──────── Source document

The book is broken up into three parts. The first too provide a general history, examination of social conditions, and political background of Jamaica and Haiti. The theme for both of these is the legacy of slavery and resistance to slavery. In Jamaica it is explored through a surviving maroon community. In Haiti is more overly politicized through the historical memory of Haitian revolution. (And by the way, I have noticed while working on this blog how often Haiti comes up in US writing.) The third part of the book is the longest and constitutes the bulk of the material is an anthropological accounting of voodoo in Haiti. The book ends with some Creole language songs, many of which are discussed in the texts in their full context.

As I hinted above the major tension in the first parts of this book is between self-rule and an empire posed from above. I opened this review with a quote by a Haitian physician, recorded by Hurston. He is basically showing how the burden of empire has caused a social breakdown in Haitian society. The options are authoritarian policing or a total violent breakdown of social order. In fact, these are the same things. Police emerge as a reflection of the annihilation of society. It also seems to speak to the problem of empire. The disorder on the ground in Haiti and other Caribbean nations was the constant justification for US imperialism. Yet, to look on the bright side, the signs of the capacity of self-rule and democratic order from below are there.

────────────────
──────── Dataset extract

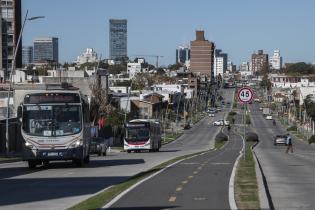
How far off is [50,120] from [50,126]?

────────────────

From the book review above, return verbatim the passage that opens with the words containing "As I hinted" and closes with "below are there.".

As I hinted above the major tension in the first parts of this book is between self-rule and an empire posed from above. I opened this review with a quote by a Haitian physician, recorded by Hurston. He is basically showing how the burden of empire has caused a social breakdown in Haitian society. The options are authoritarian policing or a total violent breakdown of social order. In fact, these are the same things. Police emerge as a reflection of the annihilation of society. It also seems to speak to the problem of empire. The disorder on the ground in Haiti and other Caribbean nations was the constant justification for US imperialism. Yet, to look on the bright side, the signs of the capacity of self-rule and democratic order from below are there.